Our teen interviewer caught up with Patrice Lyle, the author of the upcoming Lethally Blonde.
What inspired Lethally Blonde?
I was trying to figure out what to write next and then I started thinking about what books and movies I really loved. Sweet Valley High instantly popped to mind – I loved that series when I was in high school! Then I thought about how much I loved Elle Woods in the movie Legally Blonde… and then I thought what if Elle Woods was a teen demon in high school? And it went from there. I originally titled the book Demon Valley High, but soon realized that Morgan’s story was supposed to be called Lethally Blonde.
How long has it taken you to write this story?
It took me about six months to plot and write Lethally Blonde. Then I had revisions to do for Leap Books before they agreed to publish it.
Have you become particularly attached to any characters?
Oh, yes. Morgan Skully (the main character) for sure! She is so fun to write with her obsessions with shopping, pink, and hottie Derek.
Did you ever get stuck in your plot line? If so, how did you move on?
No, but only because I wrote the first three chapters and then I outlined the rest of the book. That works best for me because I’m really a pantster at heart, but I’ve written myself into too many corners that way. So writing the first three chapters pantster-style gives me time to get to know the character and see what the central conflict is. Then I plot out the rest of the book, chapter by chapter, and write the rest of it. Sometimes things change plot-wise as I actually write the rest of the book, but I usually stick pretty close to the plot as I originally envisioned it.
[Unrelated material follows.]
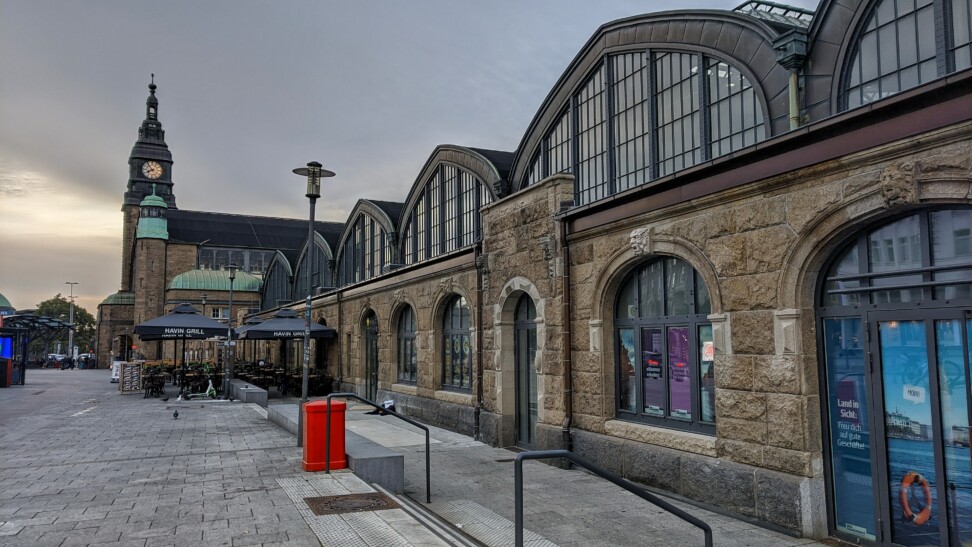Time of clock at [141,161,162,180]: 7:53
Did your story change considerably during editing?
Not a lot changed plot-wise, but I added a lot of meaning and motivation during the editing phase.
When you began writing did you anticipate how the story would end or did it just evolve?
I had no idea when I wrote the first three chapters, but once I outlined the entire book I definitely knew how it would end. And Lethally Blonde ended like I originally envisioned it in the plot outline.
How would you advise young adults who want to become published authors?
Read as much as you can and write every day! Even if you only write for a half hour a day, it’s critical to write daily to keep you in the writing zone. It can be so hard to get back into the zone once you leave so my advice is … never leave! Stay in the zone every day. After that, join a writer’s group (like SCBWI - the Society of Children’s Book Writers and Illustrators), take classes (I have a Masters from Seton Hill University in Writing Popular Fiction – an excellent program!) and then submit, submit, submit! And lastly, don’t ever give up on your dream.
Thanks, Anna and Patrice!
Patrice is also an author of one of the craft articles in the award-winning writing book, Many Genres, One Craft.